++++ Material

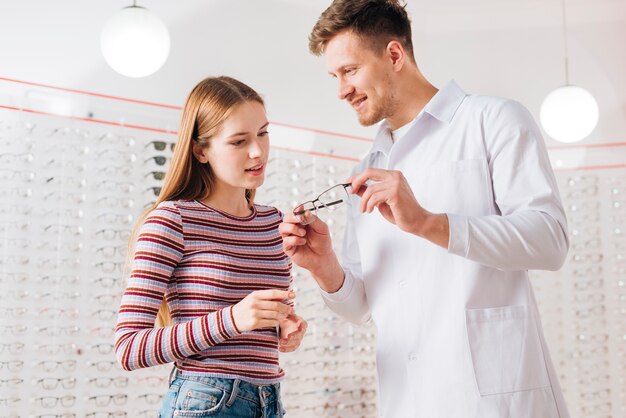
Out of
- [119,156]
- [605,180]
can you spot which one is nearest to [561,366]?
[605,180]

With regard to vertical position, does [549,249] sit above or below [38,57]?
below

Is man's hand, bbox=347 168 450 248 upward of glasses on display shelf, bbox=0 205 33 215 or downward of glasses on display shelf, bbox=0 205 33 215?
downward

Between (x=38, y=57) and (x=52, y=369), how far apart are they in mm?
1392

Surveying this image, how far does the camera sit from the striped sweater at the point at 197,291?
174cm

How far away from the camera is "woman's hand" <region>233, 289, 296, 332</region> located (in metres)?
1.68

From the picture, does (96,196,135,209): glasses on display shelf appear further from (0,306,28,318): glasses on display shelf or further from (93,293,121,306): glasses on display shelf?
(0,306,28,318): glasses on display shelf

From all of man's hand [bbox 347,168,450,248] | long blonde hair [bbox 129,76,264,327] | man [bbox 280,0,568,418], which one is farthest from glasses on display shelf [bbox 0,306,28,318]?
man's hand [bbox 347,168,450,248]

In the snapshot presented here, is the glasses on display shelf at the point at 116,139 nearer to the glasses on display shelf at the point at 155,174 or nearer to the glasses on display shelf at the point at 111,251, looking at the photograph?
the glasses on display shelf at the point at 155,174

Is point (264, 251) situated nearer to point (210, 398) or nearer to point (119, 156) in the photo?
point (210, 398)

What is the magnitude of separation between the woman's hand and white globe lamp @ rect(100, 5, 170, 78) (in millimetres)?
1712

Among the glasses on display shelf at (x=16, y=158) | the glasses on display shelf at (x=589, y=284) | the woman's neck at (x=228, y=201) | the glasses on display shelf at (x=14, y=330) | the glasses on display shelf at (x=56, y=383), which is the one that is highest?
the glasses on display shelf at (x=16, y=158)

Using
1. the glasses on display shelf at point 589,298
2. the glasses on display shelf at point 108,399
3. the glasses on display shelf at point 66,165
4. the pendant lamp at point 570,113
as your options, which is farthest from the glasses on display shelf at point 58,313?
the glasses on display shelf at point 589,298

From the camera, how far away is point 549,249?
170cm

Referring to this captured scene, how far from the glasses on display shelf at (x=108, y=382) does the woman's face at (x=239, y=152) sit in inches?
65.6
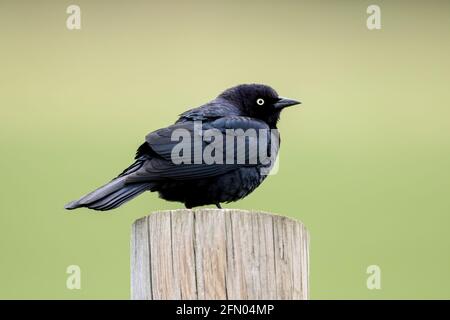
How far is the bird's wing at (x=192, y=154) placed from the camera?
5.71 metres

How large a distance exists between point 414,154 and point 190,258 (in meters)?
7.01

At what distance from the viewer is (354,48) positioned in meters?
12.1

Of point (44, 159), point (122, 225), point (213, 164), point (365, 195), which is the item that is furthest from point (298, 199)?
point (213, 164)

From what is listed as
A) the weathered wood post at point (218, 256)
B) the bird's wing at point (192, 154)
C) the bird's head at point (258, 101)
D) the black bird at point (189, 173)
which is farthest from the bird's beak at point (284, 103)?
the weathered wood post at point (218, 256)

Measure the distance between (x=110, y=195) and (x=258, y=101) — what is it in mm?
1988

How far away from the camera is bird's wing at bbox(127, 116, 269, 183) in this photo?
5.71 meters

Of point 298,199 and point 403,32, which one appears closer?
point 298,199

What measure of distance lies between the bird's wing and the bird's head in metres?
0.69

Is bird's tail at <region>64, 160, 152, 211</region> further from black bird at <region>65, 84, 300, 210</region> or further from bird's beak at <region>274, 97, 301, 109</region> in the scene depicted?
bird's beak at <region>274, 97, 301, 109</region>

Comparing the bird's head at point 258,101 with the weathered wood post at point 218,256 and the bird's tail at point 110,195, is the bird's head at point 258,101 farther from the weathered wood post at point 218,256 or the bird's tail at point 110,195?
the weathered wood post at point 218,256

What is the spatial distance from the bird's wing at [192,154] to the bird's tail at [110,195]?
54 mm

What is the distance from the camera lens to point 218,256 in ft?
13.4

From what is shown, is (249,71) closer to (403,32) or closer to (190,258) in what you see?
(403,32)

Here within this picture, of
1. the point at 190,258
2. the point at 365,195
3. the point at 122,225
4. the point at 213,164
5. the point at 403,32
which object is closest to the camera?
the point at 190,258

++++++++

## What needs to be done
Render all of the data above as a numbered list, one line per item, dropping the blank lines. Leave the pictures out.

## Solution to this exercise
1. Out of
2. - [119,156]
3. - [605,180]
4. can you spot which one is nearest to [561,366]?
5. [605,180]
6. With regard to vertical position, does [549,249] sit above or below [38,57]?
7. below
8. Is man's hand, bbox=347 168 450 248 upward of glasses on display shelf, bbox=0 205 33 215 or downward of glasses on display shelf, bbox=0 205 33 215?
9. downward
10. Between (x=38, y=57) and (x=52, y=369), how far apart are they in mm?
11. 1392
12. Surveying this image, how far does the camera sit from the striped sweater at the point at 197,291?
13. 174cm
14. How far away from the camera is "woman's hand" <region>233, 289, 296, 332</region> located (in metres)?
15. 1.68
16. From the picture, does (96,196,135,209): glasses on display shelf appear further from (0,306,28,318): glasses on display shelf or further from (93,293,121,306): glasses on display shelf?
17. (0,306,28,318): glasses on display shelf
18. From all of man's hand [bbox 347,168,450,248] | long blonde hair [bbox 129,76,264,327] | man [bbox 280,0,568,418], which one is farthest from glasses on display shelf [bbox 0,306,28,318]?
19. man's hand [bbox 347,168,450,248]
20. In the snapshot presented here, is the glasses on display shelf at the point at 116,139 nearer to the glasses on display shelf at the point at 155,174 or nearer to the glasses on display shelf at the point at 111,251, looking at the photograph?
21. the glasses on display shelf at the point at 155,174
22. Is point (264, 251) situated nearer to point (210, 398) or nearer to point (119, 156) in the photo?
23. point (210, 398)
24. What is the magnitude of separation between the woman's hand and white globe lamp @ rect(100, 5, 170, 78) (in millimetres)?
25. 1712
26. Among the glasses on display shelf at (x=16, y=158) | the glasses on display shelf at (x=589, y=284) | the woman's neck at (x=228, y=201) | the glasses on display shelf at (x=14, y=330) | the glasses on display shelf at (x=56, y=383), which is the one that is highest?
27. the glasses on display shelf at (x=16, y=158)
28. Using
29. 1. the glasses on display shelf at point 589,298
30. 2. the glasses on display shelf at point 108,399
31. 3. the glasses on display shelf at point 66,165
32. 4. the pendant lamp at point 570,113
33. as your options, which is farthest from the glasses on display shelf at point 58,313?
34. the glasses on display shelf at point 589,298
35. From the camera, how far away is point 549,249?
36. 170cm
37. Referring to this captured scene, how far from the glasses on display shelf at (x=108, y=382) does the woman's face at (x=239, y=152) sit in inches?
38. 65.6
39. How far is the bird's wing at (x=192, y=154) placed from the camera?
40. 5.71 metres
41. How large a distance exists between point 414,154 and point 190,258 (in meters)?
42. 7.01
43. At what distance from the viewer is (354,48) positioned in meters?
44. 12.1
45. Of point (44, 159), point (122, 225), point (213, 164), point (365, 195), which is the item that is furthest from point (298, 199)?
46. point (213, 164)
47. From what is listed as
48. A) the weathered wood post at point (218, 256)
49. B) the bird's wing at point (192, 154)
50. C) the bird's head at point (258, 101)
51. D) the black bird at point (189, 173)
52. which is farthest from the bird's beak at point (284, 103)?
53. the weathered wood post at point (218, 256)
54. Measure the distance between (x=110, y=195) and (x=258, y=101) — what is it in mm?
55. 1988
56. How far away from the camera is bird's wing at bbox(127, 116, 269, 183) in this photo?
57. 5.71 meters
58. Of point 298,199 and point 403,32, which one appears closer?
59. point 298,199
60. What measure of distance lies between the bird's wing and the bird's head in metres?
61. 0.69
62. Is bird's tail at <region>64, 160, 152, 211</region> further from black bird at <region>65, 84, 300, 210</region> or further from bird's beak at <region>274, 97, 301, 109</region> in the scene depicted?
63. bird's beak at <region>274, 97, 301, 109</region>
64. Comparing the bird's head at point 258,101 with the weathered wood post at point 218,256 and the bird's tail at point 110,195, is the bird's head at point 258,101 farther from the weathered wood post at point 218,256 or the bird's tail at point 110,195?
65. the weathered wood post at point 218,256
66. What is the spatial distance from the bird's wing at [192,154] to the bird's tail at [110,195]?
67. 54 mm
68. What is the distance from the camera lens to point 218,256 in ft?
69. 13.4
70. From what is shown, is (249,71) closer to (403,32) or closer to (190,258) in what you see?
71. (403,32)
72. Here within this picture, of
73. 1. the point at 190,258
74. 2. the point at 365,195
75. 3. the point at 122,225
76. 4. the point at 213,164
77. 5. the point at 403,32
78. which object is closest to the camera?
79. the point at 190,258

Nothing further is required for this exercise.